ERZURUM gazetesi
Milli Eğitim Bakanı Nimet Çubukçu, üniversitede yaşanan protestoları değerlendirdi. Bakan Çubukçu, "Ben salonda bir konuşmacının konuşmasını tamamen engelleyecek şekilde tutum alınmasını çok demokratik bulmuyorum" dedi.
Kız öğrenci yurdu ve okul açılış törenlerine katılmak üzere bugün Erzurum'a gelen Milli Eğitim Bakanı Nimet Çubukçu, Erzurum valiliğini ziyaret etti. Valilik makamında basın mensuplarının gündeme ilişkin sorularını cevaplandıran Bakan Çubukçu, üniversitelerde yaşanan protesto ve eylemleri değerlendirdi.
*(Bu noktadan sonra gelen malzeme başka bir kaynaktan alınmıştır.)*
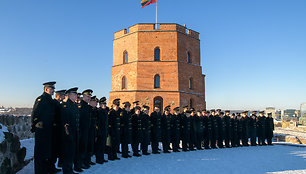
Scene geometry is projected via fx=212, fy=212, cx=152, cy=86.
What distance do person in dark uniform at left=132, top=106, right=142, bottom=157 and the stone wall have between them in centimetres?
396

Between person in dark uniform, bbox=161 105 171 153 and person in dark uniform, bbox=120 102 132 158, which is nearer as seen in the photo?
person in dark uniform, bbox=120 102 132 158

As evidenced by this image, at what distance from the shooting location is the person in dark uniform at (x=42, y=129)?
13.8 feet

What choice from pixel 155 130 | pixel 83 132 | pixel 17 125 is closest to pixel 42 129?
pixel 83 132

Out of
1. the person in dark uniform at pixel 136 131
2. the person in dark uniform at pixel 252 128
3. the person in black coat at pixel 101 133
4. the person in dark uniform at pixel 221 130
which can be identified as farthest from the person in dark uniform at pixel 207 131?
the person in black coat at pixel 101 133

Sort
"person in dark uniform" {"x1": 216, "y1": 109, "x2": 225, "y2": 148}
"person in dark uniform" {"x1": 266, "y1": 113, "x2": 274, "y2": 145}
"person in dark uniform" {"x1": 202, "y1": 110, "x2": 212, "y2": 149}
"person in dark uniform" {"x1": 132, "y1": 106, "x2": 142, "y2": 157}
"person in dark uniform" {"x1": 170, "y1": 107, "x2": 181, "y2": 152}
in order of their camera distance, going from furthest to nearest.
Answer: "person in dark uniform" {"x1": 266, "y1": 113, "x2": 274, "y2": 145}, "person in dark uniform" {"x1": 216, "y1": 109, "x2": 225, "y2": 148}, "person in dark uniform" {"x1": 202, "y1": 110, "x2": 212, "y2": 149}, "person in dark uniform" {"x1": 170, "y1": 107, "x2": 181, "y2": 152}, "person in dark uniform" {"x1": 132, "y1": 106, "x2": 142, "y2": 157}

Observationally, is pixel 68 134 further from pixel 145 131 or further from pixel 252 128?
pixel 252 128

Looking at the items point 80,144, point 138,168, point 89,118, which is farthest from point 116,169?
point 89,118

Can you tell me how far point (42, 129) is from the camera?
4.26m

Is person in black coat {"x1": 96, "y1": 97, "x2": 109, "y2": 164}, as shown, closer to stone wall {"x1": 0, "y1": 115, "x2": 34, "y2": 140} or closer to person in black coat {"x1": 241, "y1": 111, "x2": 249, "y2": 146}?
stone wall {"x1": 0, "y1": 115, "x2": 34, "y2": 140}

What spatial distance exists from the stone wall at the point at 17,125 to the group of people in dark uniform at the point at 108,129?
1.86 m

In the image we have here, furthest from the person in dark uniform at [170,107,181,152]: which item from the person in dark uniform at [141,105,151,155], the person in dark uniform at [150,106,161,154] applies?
the person in dark uniform at [141,105,151,155]

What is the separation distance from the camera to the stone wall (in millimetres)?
6394

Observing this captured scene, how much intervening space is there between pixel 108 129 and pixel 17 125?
339cm

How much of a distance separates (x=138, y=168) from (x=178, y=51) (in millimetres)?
16741
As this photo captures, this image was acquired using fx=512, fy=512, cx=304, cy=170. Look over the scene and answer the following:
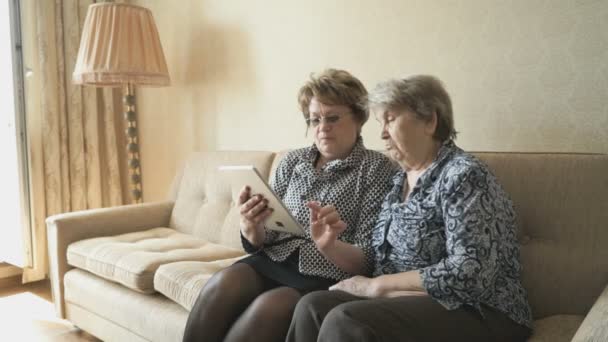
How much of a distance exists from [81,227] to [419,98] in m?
1.66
//İFADE ÖZGÜRLÜĞÜNE SALDIRI
"Bu eylemler öğrenci eylemi olarak cereyan etmesi durumunda ve gerçekten üniversitelerimizde bu yönde bir protesto yapılması durumunda demokratik hakkın kullanılması olarak nitelendirilir" diyen Bakan Çubukçu, "Bizim de demokrasi anlayışımız gerçekten gelişmiş ülkelerdeki demokrasi anlayışıyla birlikte paralel. Dolayısıyla hepimiz bir şekilde üniversite öğrencisi olduk. Hepimiz bir şekilde bu anlamda tepkilerimizi göstereceğimiz vakalar yaşadık. Dolayısıyla burada tutum alırken her şeyden önce
öğrencilerimizin, gençlerimizin de demokratik bir ortamı, ifade özgürlüğünü engelleyecek şekilde, saldırıya dönüşecek bir şekilde tutum almalarını çok doğru bulmuyorum. Dün izlediğimiz görüntülerde Burhan Kuzu benim üniversiteden hocam, dolayısıyla kendisine yapılanlar karşısında son derece üzüntü duydum. Biz de öğrencilik yaptık. Biz de hem siyasileri hem de diğer kişileri protesto edebiliriz ama bu protesto hani 1-2 yumurta değil, yüzlerce yumurta atmak bir saldırıdır. Dolayısıyla saldırı şeklinde cereyan eden bir olayı demokratik bir tepki olarak nitelendirmem, öyle de bulmam. Protesto başka bir şeydir, saldırı başka bir şeydir. Bu üniversitelerimizde cereyan eden hadiseleri ben de Milli Eğitim Bakanı olarak bir buçuk yıldır sürekli üniversitelerimizdeyim, bir şekilde konferanslarda, valiliklerdeyim, son günlerde farklı bir şekilde cereyan ediyor olduğunu da gözlemlemekteyim. Dolayısıyla masum bir öğrenci eylemi tepkisi gibi gözlemi de yok açıkçası. Emniyet bu manada araştırma yapıyor. Bütün öğrencilerin orada siyasal bilgiler fakültesi gibi bir fakültede 2 anayasa profesörü, biri ana muhalefet partisinden biri iktidar partisinden, biri anayasa komisyonu üyesi ve anayasa üzerinde konuşmaya gidiliyor. Salon hıncahınç dolu, belki bine yakın öğrenci var ve bu öğrencilerin büyük bir bölümü o salondaki konuşmayı dinlemek üzere gelmişler. Yani bunun adeta iptal edilmesine, yapılmamasına sebebiyet verdiler. Dolayısıyla ben salonda bir konuşmacının konuşmasını tamamen engelleyecek şekilde tutum alınmasını çok demokratik bulmuyorum" diye konuştu.